### Task to complete
Reproduce each of the items below character for character.

### Stored rows
.....
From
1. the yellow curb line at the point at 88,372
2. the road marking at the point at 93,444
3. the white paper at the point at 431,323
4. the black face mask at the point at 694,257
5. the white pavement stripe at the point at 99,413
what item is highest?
.....
### Exercise response
From
1. the yellow curb line at the point at 88,372
2. the road marking at the point at 93,444
3. the white paper at the point at 431,323
4. the black face mask at the point at 694,257
5. the white pavement stripe at the point at 99,413
what item is highest?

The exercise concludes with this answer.